The Moroccan government has presented an emergency plan to address the country's water crisis.
The rise in temperatures resulting from climate change has pushed Morocco towards a state of water stress. The World Resources Institute (WRI) indicates that Morocco will reach an extremely high level of water stress by 2040.
According to Nizar Baraka, Minister of Equipment and Water, over the period from September to mid-January 2024, the country recorded a rainfall deficit of 70% compared to the average.
For example, the filling rate of dams stands at 23.2%, down from 31.5% recorded during the same period of the previous year.
Faced with this situation, King Mohammed VI stressed the importance of accelerating medium-term projects.
An allocation of $14 billion for the National Drinking Water Supply and Irrigation Program (PNAEPI 2020-2027) will be released.
Work has begun on the construction of a new seawater desalination station in the Dakhla region.
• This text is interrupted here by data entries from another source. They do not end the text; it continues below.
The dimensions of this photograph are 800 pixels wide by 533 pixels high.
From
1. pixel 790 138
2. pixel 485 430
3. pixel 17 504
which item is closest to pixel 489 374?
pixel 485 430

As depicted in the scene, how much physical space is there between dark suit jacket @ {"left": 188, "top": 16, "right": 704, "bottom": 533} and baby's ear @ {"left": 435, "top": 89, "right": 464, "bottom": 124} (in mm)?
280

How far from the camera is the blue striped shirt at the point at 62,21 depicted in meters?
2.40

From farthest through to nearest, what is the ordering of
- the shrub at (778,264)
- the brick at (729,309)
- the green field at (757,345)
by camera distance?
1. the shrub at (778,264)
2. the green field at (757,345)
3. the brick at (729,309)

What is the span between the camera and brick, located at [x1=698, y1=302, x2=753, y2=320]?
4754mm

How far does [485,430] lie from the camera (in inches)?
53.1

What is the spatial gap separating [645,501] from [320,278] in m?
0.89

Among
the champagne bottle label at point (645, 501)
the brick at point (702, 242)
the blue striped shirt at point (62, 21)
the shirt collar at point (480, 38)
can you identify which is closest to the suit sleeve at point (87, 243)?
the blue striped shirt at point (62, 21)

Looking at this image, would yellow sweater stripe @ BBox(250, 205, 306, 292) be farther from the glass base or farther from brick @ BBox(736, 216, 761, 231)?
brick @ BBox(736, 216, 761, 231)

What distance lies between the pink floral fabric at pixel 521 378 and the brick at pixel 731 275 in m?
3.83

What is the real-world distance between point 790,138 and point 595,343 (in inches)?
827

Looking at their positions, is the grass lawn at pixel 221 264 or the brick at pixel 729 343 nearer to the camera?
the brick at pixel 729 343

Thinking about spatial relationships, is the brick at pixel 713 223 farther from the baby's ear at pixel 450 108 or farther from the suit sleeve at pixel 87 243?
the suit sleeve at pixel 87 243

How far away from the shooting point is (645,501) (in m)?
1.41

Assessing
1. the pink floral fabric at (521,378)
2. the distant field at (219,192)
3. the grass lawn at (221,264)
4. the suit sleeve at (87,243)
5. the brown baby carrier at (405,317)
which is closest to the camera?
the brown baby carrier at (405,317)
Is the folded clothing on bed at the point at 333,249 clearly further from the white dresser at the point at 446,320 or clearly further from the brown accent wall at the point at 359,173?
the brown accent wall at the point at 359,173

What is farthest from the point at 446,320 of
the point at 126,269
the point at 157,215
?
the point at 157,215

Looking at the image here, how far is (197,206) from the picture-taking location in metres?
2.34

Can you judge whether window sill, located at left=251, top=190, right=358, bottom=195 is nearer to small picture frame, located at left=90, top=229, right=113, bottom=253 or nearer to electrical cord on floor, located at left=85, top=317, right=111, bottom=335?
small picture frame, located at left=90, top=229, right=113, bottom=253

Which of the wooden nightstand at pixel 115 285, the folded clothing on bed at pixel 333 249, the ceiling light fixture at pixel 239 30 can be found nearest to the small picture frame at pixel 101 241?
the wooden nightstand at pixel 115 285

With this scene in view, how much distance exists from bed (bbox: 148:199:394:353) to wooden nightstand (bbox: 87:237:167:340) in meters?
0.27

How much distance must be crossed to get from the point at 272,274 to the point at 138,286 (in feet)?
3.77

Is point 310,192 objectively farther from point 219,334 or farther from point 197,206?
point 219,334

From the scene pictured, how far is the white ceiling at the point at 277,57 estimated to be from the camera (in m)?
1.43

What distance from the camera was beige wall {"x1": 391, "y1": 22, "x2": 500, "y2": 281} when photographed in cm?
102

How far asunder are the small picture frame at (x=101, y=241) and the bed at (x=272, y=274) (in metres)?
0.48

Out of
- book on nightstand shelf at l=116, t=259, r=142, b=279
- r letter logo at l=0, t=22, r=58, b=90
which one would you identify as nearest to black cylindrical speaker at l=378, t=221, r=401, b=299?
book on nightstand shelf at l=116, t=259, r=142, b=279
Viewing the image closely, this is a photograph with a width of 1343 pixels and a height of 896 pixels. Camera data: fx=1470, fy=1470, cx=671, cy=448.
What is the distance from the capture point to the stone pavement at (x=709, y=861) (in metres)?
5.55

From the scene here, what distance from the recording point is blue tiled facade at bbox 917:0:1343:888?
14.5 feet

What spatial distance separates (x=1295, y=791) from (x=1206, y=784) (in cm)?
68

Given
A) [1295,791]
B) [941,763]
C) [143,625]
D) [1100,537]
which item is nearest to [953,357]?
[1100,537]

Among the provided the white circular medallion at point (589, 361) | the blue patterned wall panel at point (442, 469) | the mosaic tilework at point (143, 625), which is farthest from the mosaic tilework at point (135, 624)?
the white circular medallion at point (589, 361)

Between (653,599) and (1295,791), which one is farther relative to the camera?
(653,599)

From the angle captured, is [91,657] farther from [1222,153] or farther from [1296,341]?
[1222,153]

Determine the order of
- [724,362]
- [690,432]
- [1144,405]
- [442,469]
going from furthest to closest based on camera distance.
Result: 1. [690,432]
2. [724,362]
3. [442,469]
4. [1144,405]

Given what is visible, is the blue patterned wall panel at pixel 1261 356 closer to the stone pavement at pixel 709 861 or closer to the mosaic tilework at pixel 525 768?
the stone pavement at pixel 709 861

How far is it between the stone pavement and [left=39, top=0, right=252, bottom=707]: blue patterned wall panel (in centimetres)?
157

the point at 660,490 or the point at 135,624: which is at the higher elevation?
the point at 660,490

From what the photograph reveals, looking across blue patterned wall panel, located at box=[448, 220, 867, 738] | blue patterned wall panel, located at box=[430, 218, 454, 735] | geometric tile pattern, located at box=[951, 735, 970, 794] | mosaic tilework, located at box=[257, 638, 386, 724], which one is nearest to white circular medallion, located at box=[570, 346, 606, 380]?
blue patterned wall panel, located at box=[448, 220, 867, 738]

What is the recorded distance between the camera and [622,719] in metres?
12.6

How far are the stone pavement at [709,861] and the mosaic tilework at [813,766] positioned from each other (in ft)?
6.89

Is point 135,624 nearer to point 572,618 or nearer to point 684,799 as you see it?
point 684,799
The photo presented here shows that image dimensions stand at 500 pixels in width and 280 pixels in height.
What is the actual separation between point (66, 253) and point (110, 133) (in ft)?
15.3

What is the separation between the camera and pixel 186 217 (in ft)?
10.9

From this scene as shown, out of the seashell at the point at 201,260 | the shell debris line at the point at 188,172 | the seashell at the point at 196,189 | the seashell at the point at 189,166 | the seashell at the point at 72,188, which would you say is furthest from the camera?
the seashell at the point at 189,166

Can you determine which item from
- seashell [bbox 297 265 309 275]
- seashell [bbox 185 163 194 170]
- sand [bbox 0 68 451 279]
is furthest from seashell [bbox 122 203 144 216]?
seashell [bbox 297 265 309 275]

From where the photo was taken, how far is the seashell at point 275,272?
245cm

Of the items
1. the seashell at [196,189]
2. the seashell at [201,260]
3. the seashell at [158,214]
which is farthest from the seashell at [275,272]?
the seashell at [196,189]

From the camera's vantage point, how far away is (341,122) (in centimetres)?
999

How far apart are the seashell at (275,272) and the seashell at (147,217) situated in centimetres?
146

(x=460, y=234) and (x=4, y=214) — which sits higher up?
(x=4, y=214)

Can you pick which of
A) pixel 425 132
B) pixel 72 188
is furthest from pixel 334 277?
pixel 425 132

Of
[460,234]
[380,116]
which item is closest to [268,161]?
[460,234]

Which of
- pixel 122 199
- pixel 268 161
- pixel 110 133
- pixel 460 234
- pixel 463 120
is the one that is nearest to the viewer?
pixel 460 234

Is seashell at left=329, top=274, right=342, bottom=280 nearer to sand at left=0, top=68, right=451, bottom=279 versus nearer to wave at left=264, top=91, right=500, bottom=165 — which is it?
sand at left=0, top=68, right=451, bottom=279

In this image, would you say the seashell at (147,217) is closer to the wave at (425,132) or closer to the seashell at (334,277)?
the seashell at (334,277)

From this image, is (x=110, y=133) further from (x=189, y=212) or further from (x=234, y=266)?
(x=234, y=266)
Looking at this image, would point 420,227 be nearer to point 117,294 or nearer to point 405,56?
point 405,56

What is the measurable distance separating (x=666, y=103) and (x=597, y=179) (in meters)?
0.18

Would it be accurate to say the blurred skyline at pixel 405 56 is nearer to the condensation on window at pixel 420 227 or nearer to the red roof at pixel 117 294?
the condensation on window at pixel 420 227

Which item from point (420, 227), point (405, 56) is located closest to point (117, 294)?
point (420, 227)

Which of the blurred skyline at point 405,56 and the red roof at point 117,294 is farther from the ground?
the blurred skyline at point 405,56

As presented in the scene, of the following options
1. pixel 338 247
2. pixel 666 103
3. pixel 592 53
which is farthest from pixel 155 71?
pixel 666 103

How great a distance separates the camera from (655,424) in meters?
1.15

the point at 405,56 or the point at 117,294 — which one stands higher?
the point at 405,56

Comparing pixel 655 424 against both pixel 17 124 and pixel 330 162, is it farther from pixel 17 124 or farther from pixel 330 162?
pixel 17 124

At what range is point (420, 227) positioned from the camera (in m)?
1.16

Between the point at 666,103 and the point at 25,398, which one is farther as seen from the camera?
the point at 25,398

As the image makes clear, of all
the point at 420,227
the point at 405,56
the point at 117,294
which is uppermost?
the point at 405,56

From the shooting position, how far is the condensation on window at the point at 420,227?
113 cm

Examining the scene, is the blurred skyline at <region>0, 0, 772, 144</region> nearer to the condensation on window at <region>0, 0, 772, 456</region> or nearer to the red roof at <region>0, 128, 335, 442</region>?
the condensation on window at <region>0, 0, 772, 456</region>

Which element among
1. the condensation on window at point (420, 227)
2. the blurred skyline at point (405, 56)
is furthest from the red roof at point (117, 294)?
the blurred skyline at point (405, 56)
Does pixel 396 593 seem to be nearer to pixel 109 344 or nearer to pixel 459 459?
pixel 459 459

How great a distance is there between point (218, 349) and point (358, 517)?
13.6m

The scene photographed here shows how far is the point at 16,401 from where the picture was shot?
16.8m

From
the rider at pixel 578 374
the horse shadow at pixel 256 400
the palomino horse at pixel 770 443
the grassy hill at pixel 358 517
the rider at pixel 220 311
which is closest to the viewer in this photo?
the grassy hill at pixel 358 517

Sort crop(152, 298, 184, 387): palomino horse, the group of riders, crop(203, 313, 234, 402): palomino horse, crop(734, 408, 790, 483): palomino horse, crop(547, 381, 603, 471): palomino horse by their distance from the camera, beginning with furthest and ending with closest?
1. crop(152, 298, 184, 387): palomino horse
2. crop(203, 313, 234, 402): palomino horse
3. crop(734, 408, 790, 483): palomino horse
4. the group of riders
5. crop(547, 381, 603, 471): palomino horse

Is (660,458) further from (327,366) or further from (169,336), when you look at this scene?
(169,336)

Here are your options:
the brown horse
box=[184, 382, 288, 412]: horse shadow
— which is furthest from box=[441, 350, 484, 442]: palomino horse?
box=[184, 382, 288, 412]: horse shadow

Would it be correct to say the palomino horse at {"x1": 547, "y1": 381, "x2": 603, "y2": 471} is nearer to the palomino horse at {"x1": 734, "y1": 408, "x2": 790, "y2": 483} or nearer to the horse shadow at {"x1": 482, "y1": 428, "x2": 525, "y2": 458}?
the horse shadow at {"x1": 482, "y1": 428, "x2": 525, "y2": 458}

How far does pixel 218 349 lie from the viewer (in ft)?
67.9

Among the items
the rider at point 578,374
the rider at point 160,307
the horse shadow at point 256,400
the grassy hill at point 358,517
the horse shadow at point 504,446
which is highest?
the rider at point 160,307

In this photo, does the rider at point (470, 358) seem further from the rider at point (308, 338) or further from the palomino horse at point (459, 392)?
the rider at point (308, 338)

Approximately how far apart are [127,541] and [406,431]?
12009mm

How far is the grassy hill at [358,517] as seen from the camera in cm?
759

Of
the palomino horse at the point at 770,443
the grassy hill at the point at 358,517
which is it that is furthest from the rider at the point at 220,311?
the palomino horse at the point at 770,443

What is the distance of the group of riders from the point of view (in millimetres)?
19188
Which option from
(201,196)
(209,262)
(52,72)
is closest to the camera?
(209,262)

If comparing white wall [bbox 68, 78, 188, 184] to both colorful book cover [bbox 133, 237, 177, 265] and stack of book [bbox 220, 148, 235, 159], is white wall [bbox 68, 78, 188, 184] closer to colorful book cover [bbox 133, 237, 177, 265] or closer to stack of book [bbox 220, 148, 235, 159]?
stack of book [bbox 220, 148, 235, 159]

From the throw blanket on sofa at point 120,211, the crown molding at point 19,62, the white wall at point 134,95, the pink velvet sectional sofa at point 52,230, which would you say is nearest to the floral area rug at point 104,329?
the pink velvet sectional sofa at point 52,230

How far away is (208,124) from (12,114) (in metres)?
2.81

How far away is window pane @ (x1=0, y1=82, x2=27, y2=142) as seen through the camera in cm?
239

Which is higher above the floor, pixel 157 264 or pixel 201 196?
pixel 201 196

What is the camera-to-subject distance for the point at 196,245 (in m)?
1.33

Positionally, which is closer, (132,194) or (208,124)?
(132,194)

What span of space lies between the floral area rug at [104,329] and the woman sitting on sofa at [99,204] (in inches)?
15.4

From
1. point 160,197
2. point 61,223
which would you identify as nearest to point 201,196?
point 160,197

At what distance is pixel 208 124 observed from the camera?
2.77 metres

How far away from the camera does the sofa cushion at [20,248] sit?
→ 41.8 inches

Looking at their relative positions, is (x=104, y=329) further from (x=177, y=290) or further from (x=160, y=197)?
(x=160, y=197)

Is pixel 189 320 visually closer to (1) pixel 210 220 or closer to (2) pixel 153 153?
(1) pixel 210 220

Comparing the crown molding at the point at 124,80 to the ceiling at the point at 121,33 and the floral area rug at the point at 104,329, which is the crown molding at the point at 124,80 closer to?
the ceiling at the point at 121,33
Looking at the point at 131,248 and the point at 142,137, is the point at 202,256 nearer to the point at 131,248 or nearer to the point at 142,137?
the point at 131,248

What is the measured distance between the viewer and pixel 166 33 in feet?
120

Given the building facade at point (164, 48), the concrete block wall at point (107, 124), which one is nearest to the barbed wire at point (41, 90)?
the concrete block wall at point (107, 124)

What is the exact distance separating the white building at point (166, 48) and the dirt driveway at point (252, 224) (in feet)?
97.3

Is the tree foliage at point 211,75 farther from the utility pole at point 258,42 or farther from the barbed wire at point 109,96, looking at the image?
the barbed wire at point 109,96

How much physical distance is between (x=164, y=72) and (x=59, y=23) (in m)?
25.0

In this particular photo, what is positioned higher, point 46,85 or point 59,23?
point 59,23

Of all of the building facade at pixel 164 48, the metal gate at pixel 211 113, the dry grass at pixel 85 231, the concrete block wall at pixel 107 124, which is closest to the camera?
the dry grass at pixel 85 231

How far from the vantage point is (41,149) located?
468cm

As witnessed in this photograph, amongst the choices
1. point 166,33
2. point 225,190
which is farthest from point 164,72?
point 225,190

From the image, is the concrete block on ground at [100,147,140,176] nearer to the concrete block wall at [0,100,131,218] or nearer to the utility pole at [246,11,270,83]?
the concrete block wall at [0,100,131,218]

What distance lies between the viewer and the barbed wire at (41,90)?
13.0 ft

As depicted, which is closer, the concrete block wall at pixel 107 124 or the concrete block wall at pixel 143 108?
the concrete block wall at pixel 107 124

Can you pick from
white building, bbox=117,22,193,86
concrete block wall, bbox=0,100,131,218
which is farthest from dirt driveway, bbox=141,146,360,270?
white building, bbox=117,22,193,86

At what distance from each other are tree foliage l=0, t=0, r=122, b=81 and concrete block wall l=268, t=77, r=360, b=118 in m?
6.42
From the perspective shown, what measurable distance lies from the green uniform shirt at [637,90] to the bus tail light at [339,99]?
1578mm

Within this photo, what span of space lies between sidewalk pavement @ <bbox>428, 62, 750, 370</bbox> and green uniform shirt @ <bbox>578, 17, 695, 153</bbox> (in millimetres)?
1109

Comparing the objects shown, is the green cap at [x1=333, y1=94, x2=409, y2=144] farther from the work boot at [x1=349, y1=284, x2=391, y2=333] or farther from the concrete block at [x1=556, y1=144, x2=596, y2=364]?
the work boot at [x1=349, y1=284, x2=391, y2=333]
Valued at $250 million, this installation should be operational by June 2025 and provide drinking water to the city of Dakhla and its surroundings.
At the same time, planned projects with a medium-term impact will be accelerated, in particular the dams currently under construction, the interconnection between the Sebou, Bouregreg and Oum Rabia basins, the national program of stations of seawater desalination, the program for the reuse of purified wastewater, the water saving program at the level of the drinking water supply and distribution and irrigation networks.
The Cherifian kingdom is one of the countries in the world most affected by “water stress”.
This is a reality which has repercussions on several sectors of the national economy, in particular the agricultural sector, which remains the largest consumer of water within the Kingdom.